Start of TEXT EXCERPT

Facial Nerve Functional Outcome with Simple Neuromonitoring Paradigm in 87 Cerebellopontine Angle Tumor Surgeries in a Developing Country

• Abstract
• Methods
• Subjects
• Surgical Procedure
• IONM Set Up
• House–Brackmann Grading System
• Physical Therapy
• Results
• Study Population and Tumor Characteristics
• Association between Short-Term and Long-Term Facial FN Outcomes
• Association between Tumor Size and Severity of Paralysis at 1 year Post-surgery
• Association between FN Outcome and Physical Therapy
• Profile of Patients Operated for Tumor Recurrence
• Discussion
• Limitations
• Conclusion
• References

Abstract

Objective

With the advent of intraoperative neuromonitoring (IONM), facial nerve (FN) preservation improved to nearly 85% in cerebellopontine tumor (CPA) surgeries. Various parameters, such as FN proximal and distal absolute electromyography (EMG) amplitude, stimulation threshold, proximal-to-distal amplitude ratio, and free-run EMG train time, have been used to predict outcomes but not consistently. Hence the aim of this study is to investigate the outcome of FN function in the immediate postoperative period versus the final outcome at 1-year postop and assess factors affecting it.

Methods

A total of 87 consecutive patients of CPA tumor surgery were retrospectively analyzed between 2015 and 2023 to allow a minimum 12-month postoperative period. Tumor size, immediate postoperative House–Brackmann (HB) scale, and 1-year postoperative HB scale were analyzed. All patients with HB II and above were advised physical therapy. A statistical analysis was conducted to investigate any relationships with FN outcome.

Results

Eighty-seven patients underwent resection; 62% had vestibular schwannoma followed by nearly 9% each of meningioma, trigeminal schwannoma, and epidermoid. In addition, 80.5% were large tumors and did not have any statistical relation with outcome. FN continuity was preserved in all 100% patients. Furthermore, 32 (36.7%) had immediate postop facial paralysis. The severity of immediate postoperative paralysis had a statistically significant correlation with the final FN outcome (p = 0.006). Compliance with physical therapy improved the HB grade in 100.0% of the cases in a statistically significantly manner (p = 0.001).

Conclusion

Use of IONM improves FN outcome by enabling anatomical continuity. FN function immediate postop can be used to predict long-term outcome. Counseling for continued physical therapy for at least 1-year postoperative period improves outcomes.

Around 10% of brain tumors are cerebellopontine angle (CPA) tumors. Of these, vestibular schwannoma (VS) is the commonest.[1] The incidence of facial paralysis following removal of CPA tumors was as high as 40 to 50% prior to use of microsurgical techniques. Intraoperative neuromonitoring (IONM) helped to preserve facial nerve (FN) function in nearly 85% of the cases.[2] Among the various structures that are at risk, FN is at high risk due to its anatomical proximity to these tumors, particularly in tumors greater than 3 cm. The tumor capsule may be adherent to the nerve or the nerve may be thinned out and splayed apart by the tumor and thus get damaged during tumor resection because of poor differentiation from adjacent structures and or difficulty in identification. Free-running and triggered electromyography (EMG) are commonly used to monitor FN function.[2] House–Brackmann (HB) scoring is widely used to document facial function.[3] [4] Various factors such as FN proximal and distal absolute EMG amplitude, stimulation threshold, proximal-to-distal amplitude ratio, and free-run EMG train time have been used to predict outcomes but not consistently.[5] [6] In this study, the robustness of a simple technique of anatomical preservation of FN followed by compliance to physical therapy was analyzed. To the best of our knowledge, this has not been analyzed before.

End of TEXT EXCERPT

### COMPLETE THE FOLLOWING
1. Translate this sentence from the facial nerve article into Spanish: "House–Brackmann (HB) scoring is widely used to document facial function."
2. List every tumor type named in the Results section of the facial nerve article's abstract.

Start of DATA UNDER STUDY

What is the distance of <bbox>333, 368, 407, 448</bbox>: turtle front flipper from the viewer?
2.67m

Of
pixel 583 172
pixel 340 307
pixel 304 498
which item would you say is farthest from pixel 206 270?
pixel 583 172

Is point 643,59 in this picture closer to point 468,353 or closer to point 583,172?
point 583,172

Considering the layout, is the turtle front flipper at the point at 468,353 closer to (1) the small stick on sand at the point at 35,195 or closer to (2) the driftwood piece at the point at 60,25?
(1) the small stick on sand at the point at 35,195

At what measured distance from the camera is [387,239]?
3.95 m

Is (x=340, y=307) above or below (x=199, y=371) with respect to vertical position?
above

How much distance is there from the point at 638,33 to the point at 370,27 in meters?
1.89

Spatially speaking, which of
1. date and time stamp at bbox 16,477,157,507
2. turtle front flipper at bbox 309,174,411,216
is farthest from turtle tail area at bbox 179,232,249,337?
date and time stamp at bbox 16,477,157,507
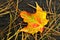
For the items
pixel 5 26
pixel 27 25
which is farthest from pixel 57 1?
pixel 5 26

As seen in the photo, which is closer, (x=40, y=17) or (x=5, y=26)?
(x=40, y=17)

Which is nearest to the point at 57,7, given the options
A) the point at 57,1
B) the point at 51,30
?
the point at 57,1

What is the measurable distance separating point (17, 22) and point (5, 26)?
0.08 m

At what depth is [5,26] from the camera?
1.29m

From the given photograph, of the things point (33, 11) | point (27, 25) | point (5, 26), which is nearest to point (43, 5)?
point (33, 11)

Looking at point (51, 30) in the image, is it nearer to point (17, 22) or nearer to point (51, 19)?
point (51, 19)

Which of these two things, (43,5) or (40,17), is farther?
(43,5)

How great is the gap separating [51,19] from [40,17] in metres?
0.13

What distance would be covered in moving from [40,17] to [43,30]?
115 millimetres

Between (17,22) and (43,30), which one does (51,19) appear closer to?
(43,30)

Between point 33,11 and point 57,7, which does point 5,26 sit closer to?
point 33,11

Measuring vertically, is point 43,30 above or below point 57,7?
below

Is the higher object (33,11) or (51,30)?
(33,11)

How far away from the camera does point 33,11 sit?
1290 mm
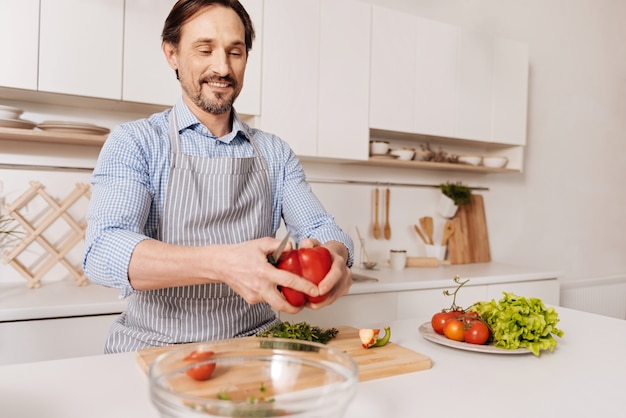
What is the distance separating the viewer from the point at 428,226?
333 cm

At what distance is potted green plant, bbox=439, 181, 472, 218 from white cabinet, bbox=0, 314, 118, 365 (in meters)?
2.18

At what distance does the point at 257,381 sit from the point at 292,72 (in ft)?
6.74

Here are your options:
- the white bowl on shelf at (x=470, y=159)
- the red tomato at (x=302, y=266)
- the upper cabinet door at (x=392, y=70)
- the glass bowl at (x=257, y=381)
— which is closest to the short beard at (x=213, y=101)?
the red tomato at (x=302, y=266)

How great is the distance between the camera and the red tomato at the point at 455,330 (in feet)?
4.05

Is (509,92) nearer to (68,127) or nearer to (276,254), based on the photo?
(68,127)

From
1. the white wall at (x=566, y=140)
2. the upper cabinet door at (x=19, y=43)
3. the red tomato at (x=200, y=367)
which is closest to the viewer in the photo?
the red tomato at (x=200, y=367)

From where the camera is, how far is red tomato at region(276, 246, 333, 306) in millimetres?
1006

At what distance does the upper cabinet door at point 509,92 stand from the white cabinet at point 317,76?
994 millimetres

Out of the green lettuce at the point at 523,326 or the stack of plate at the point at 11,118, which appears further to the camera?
the stack of plate at the point at 11,118

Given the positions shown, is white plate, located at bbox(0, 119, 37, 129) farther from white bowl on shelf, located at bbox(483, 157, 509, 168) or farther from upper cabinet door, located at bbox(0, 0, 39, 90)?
white bowl on shelf, located at bbox(483, 157, 509, 168)

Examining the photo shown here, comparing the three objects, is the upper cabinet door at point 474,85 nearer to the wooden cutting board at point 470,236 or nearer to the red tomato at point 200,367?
the wooden cutting board at point 470,236

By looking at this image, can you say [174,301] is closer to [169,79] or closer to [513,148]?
[169,79]

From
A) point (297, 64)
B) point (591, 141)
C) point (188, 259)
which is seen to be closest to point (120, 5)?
point (297, 64)

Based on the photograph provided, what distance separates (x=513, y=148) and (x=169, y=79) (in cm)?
232
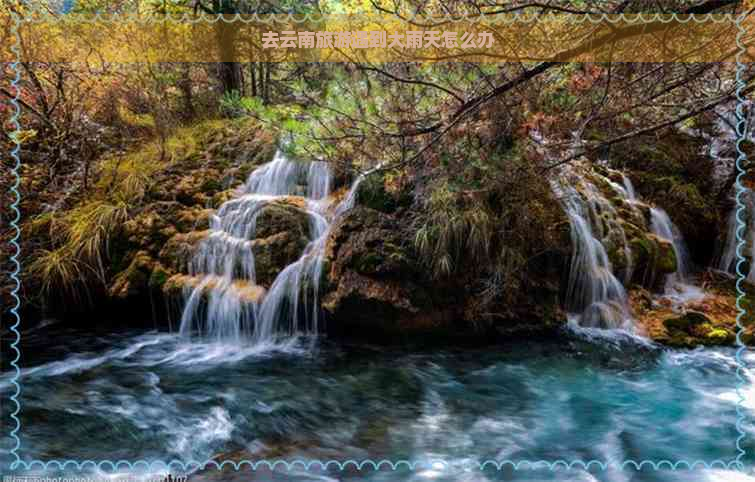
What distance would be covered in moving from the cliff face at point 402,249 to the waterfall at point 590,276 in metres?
0.07

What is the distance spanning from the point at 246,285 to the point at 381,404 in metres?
1.77

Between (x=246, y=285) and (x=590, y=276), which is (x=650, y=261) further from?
(x=246, y=285)

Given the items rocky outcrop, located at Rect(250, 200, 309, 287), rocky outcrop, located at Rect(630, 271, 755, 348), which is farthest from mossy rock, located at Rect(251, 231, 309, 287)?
rocky outcrop, located at Rect(630, 271, 755, 348)

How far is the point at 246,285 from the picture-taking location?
4141 millimetres

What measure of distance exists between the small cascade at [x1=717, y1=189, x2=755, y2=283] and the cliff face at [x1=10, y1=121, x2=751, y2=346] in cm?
11

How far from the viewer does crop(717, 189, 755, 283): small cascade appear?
14.9ft

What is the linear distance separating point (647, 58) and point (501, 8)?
2.39ft

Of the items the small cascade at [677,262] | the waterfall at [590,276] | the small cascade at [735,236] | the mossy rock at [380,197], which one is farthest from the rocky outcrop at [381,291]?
the small cascade at [735,236]

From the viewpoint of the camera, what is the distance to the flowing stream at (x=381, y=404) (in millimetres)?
2439

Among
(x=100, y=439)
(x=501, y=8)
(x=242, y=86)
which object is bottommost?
(x=100, y=439)

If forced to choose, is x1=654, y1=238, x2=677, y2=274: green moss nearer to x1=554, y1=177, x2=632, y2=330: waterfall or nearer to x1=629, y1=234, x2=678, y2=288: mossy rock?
x1=629, y1=234, x2=678, y2=288: mossy rock

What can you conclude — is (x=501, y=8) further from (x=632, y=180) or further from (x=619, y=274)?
(x=632, y=180)

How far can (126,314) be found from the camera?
433 centimetres

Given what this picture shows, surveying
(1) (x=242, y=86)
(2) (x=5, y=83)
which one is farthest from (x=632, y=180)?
(2) (x=5, y=83)
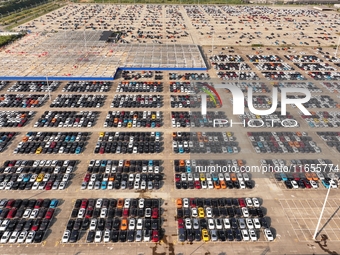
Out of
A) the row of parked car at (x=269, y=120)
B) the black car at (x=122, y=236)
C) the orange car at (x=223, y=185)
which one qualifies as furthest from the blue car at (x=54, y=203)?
the row of parked car at (x=269, y=120)

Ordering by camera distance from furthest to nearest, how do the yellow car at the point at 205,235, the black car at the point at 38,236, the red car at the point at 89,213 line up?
1. the red car at the point at 89,213
2. the yellow car at the point at 205,235
3. the black car at the point at 38,236

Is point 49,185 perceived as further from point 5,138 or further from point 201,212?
point 201,212

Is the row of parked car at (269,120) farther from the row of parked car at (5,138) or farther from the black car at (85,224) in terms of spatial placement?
the row of parked car at (5,138)

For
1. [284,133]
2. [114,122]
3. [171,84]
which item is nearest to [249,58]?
[171,84]

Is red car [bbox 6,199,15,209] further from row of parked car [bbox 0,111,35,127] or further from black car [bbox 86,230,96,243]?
row of parked car [bbox 0,111,35,127]

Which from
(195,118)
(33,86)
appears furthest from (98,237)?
(33,86)

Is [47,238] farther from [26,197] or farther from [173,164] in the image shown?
[173,164]
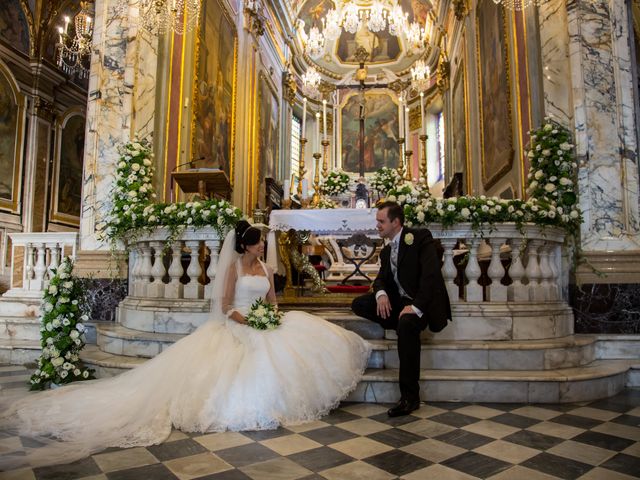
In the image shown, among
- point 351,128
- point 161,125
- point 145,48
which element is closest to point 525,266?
point 161,125

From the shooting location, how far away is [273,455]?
107 inches

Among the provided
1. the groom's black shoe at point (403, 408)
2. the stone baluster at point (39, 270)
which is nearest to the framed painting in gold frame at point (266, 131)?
the stone baluster at point (39, 270)

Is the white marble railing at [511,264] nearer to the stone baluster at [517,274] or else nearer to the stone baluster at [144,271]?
the stone baluster at [517,274]

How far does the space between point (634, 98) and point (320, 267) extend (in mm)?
4908

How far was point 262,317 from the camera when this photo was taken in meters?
3.74

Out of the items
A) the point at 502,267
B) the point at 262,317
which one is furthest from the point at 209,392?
the point at 502,267

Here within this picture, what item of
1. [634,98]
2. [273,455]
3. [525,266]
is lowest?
[273,455]

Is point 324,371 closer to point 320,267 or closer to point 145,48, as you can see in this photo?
point 320,267

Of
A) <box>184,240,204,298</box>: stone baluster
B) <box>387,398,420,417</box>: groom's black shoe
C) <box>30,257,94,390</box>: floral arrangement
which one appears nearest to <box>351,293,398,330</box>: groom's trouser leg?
<box>387,398,420,417</box>: groom's black shoe

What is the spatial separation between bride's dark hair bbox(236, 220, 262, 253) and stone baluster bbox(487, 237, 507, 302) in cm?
245

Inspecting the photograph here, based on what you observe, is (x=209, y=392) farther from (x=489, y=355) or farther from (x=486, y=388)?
(x=489, y=355)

End of DATA UNDER STUDY

### ANSWERS TO EACH TASK
1. La puntuación de House–Brackmann (HB) se utiliza ampliamente para documentar la función facial.

2.
- Vestibular schwannoma
- Meningioma
- Trigeminal schwannoma
- Epidermoid